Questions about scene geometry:
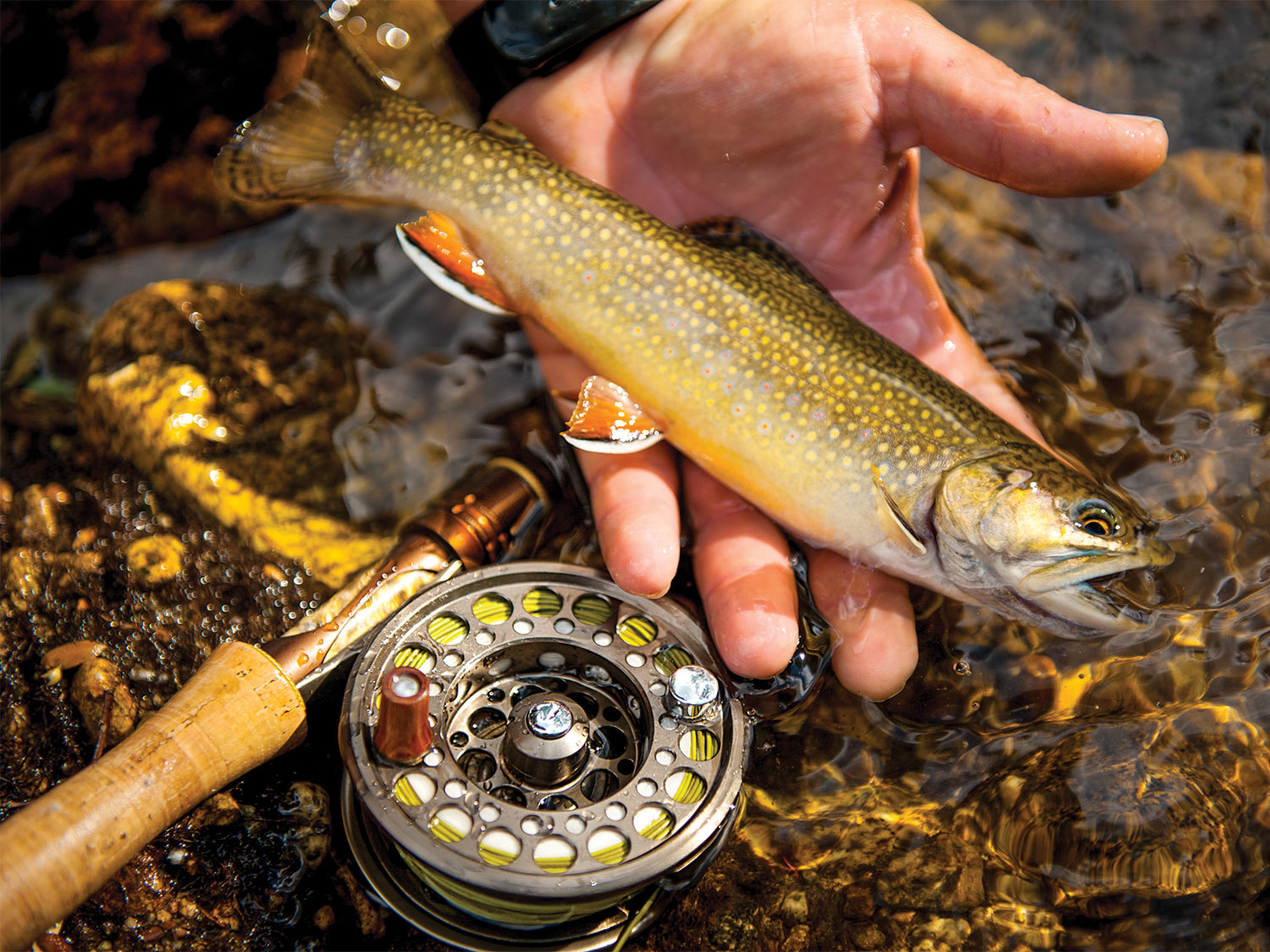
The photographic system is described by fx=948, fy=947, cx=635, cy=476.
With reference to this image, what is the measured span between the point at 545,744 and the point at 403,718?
34cm

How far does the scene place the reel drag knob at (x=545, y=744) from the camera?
7.30 ft

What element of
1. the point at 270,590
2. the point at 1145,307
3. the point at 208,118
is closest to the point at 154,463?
the point at 270,590

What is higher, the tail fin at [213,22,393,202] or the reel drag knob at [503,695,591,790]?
the tail fin at [213,22,393,202]

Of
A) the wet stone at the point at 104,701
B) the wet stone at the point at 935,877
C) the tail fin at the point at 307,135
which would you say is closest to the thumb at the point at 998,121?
the tail fin at the point at 307,135

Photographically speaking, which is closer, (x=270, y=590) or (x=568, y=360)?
(x=270, y=590)

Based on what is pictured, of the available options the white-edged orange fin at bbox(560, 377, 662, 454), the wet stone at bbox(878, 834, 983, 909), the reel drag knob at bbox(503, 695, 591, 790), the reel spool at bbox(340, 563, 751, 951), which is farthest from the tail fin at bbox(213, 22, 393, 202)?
the wet stone at bbox(878, 834, 983, 909)

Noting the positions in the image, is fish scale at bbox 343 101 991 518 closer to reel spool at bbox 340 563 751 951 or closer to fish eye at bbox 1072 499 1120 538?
fish eye at bbox 1072 499 1120 538

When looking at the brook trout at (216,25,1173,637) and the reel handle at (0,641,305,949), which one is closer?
the reel handle at (0,641,305,949)

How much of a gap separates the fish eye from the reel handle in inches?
81.7

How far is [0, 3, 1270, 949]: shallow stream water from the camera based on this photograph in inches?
95.4

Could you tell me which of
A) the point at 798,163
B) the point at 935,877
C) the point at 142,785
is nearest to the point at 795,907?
the point at 935,877

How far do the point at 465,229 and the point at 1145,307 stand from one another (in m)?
2.56

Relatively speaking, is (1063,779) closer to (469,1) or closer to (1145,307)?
(1145,307)

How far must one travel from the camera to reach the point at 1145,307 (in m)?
3.61
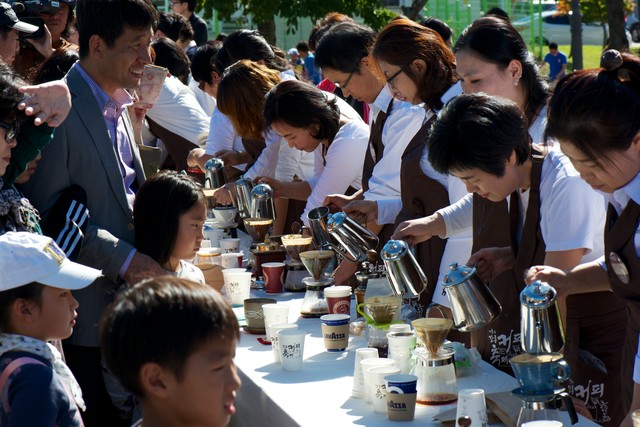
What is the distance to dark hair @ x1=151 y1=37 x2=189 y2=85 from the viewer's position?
6.25 m

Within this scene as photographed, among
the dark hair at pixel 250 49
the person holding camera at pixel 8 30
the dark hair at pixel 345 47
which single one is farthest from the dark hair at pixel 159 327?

### Set exercise
Reproduce the listing above exactly, excluding all pictures.

### Task output
The photographic system is described by fx=948, fy=947, cx=635, cy=476.
With reference to this image, what is the measured span between the point at 545,744 and the point at 403,718?
34cm

How far does the scene place the reel drag knob at (x=545, y=744) from the camera?
7.30 ft

What element of
1. the point at 270,590
2. the point at 1145,307
3. the point at 208,118
is closest to the point at 154,463?
the point at 270,590

What is higher, the tail fin at [213,22,393,202] or the reel drag knob at [503,695,591,790]?
the tail fin at [213,22,393,202]

Of
A) the wet stone at the point at 104,701
B) the wet stone at the point at 935,877
C) the tail fin at the point at 307,135
which would you say is closest to the thumb at the point at 998,121?
the tail fin at the point at 307,135

Photographically speaking, which is closer, (x=270, y=590) or (x=568, y=360)?
(x=270, y=590)

Based on what is pictured, of the available options the white-edged orange fin at bbox(560, 377, 662, 454), the wet stone at bbox(878, 834, 983, 909), the reel drag knob at bbox(503, 695, 591, 790), the reel spool at bbox(340, 563, 751, 951), which is farthest from the tail fin at bbox(213, 22, 393, 202)?
the wet stone at bbox(878, 834, 983, 909)

Noting the positions in the image, is fish scale at bbox 343 101 991 518 closer to reel spool at bbox 340 563 751 951 or closer to fish eye at bbox 1072 499 1120 538?
fish eye at bbox 1072 499 1120 538

When looking at the brook trout at (216,25,1173,637) and the reel handle at (0,641,305,949), which one is closer?
the reel handle at (0,641,305,949)

How much of a gap separates the fish eye from the reel handle in inches?
81.7

How far is [0, 3, 1270, 949]: shallow stream water from the camera based on this photograph in inches?
95.4

Could you tell me which of
A) the point at 798,163
B) the point at 935,877
C) the point at 142,785
is nearest to the point at 795,907?
the point at 935,877

How far do the point at 465,229 and the point at 1145,307 stand from one another (in m)?
2.56

Relatively speaking, is (1063,779) closer to (469,1) or closer to (1145,307)?
(1145,307)

How far must one travel from the camera to reach the point at 1145,307 (in m)?
3.61
What is the distance to dark hair @ x1=151 y1=37 x2=189 y2=85 from the viewer's position?
6.25 m

Within this scene as photographed, among
the dark hair at pixel 250 49
the person holding camera at pixel 8 30
the dark hair at pixel 345 47
which single one is farthest from the dark hair at pixel 159 327?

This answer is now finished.